Let’s move to yesterday’s FOMC meeting. As widely expected, the Fed raised the federal funds rate. Finally! Although one Committee member (James Bullard) opted for a bolder move, the US central bank lifted the target range for its key policy rate only by 25 basis points, from 0-0.25% to 0.25-0.50%. It was the first hike since the end of 2018. The move also marks the start of the Fed’s tightening cycle after two years of ultra-easy monetary policy implemented in a response to the pandemic-related recession.

In support of these goals, the Committee decided to raise the target range for the federal funds rate from 1/4 to 1/2 percent and anticipates that ongoing increases in the target range will be appropriate.

It was, of course, the most important part of the FOMC statement. However, the central bankers also announced the beginning of quantitative tightening, i.e., the reduction of the enormous Fed’s balance sheet, at the next monetary policy meeting in May.

In addition, the Committee expects to begin reducing its holdings of Treasury securities and agency debt and agency mortgage-backed securities at a coming meeting.

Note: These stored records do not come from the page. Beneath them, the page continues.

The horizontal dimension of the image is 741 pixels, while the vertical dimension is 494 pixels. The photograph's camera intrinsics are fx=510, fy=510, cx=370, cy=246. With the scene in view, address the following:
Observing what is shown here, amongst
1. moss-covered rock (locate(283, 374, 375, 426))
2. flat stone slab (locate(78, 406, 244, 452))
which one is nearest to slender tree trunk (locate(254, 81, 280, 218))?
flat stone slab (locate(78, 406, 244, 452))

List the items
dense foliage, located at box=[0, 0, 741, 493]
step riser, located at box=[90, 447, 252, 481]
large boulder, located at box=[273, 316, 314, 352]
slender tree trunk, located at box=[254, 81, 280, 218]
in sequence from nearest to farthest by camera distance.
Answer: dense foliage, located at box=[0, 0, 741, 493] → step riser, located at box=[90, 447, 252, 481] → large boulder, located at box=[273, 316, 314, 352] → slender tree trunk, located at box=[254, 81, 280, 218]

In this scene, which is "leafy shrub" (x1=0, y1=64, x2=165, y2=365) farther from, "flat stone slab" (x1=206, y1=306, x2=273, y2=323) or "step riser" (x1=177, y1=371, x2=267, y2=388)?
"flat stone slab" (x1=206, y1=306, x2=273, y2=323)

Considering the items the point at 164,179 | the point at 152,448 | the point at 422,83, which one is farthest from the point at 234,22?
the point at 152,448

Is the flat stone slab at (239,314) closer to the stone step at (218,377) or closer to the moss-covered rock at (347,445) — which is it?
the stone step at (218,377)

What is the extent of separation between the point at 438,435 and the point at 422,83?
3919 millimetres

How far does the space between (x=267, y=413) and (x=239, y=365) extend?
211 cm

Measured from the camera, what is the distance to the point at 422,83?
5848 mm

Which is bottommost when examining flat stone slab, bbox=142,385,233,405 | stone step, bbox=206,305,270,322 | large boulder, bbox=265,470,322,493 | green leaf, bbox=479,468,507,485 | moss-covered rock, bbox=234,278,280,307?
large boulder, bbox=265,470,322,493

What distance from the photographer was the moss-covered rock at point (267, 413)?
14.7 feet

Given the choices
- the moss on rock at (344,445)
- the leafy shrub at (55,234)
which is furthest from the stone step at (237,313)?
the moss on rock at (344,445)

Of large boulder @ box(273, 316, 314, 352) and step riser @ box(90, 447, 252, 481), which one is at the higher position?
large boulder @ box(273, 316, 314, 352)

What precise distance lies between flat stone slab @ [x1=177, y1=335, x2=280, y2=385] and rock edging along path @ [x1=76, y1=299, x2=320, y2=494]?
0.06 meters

It’s also worth mentioning that the Fed deleted all references to the pandemic from the statement. Instead, it added a paragraph related to the war in Ukraine, pointing out that its exact implications for the U.S. economy are not yet known, except for the general upward pressure on inflation and downward pressure on GDP growth:

The invasion of Ukraine by Russia is causing tremendous human and economic hardship. The implications for the U.S. economy are highly uncertain, but in the near term the invasion and related events are likely to create additional upward pressure on inflation and weigh on economic activity.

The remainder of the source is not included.